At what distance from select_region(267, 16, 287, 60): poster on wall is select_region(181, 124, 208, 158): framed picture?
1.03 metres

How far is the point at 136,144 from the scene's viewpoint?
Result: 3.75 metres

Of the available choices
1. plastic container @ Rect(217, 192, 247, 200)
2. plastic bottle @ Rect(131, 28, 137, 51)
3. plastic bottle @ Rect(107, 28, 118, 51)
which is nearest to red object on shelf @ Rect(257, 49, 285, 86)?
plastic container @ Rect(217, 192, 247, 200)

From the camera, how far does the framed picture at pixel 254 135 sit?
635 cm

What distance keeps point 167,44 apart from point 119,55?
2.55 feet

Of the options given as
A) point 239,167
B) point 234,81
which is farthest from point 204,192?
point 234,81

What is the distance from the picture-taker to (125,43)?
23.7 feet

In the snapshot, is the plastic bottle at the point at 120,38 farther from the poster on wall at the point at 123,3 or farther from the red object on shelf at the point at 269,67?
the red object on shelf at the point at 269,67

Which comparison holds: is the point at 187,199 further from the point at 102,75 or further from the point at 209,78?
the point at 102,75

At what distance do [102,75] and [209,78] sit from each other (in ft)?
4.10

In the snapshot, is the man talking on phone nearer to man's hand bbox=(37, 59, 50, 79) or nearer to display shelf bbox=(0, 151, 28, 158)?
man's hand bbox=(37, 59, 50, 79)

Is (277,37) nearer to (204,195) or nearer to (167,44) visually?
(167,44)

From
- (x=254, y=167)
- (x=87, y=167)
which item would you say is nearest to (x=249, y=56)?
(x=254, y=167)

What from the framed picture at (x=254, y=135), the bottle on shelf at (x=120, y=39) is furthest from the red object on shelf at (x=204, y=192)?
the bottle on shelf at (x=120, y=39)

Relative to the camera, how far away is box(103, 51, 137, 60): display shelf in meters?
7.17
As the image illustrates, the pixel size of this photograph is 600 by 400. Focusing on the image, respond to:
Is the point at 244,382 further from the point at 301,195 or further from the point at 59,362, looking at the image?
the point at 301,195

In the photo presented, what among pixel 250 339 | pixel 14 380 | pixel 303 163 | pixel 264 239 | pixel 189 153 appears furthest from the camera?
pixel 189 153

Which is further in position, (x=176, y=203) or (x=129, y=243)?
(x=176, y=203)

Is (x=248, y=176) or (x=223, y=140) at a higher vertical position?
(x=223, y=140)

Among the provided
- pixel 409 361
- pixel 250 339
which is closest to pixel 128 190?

________________________

:: Set exercise ::
Edit everything from the line containing "Is (x=248, y=176)" down to the end of the material, putting "nearest" in place of "closest" and changing nothing else. Give back only those lines.

:: Correct output ::
Is (x=248, y=176) or (x=223, y=140) at a higher vertical position?
(x=223, y=140)

Among the provided
- pixel 409 361
- pixel 250 339
which is nearest to pixel 128 190?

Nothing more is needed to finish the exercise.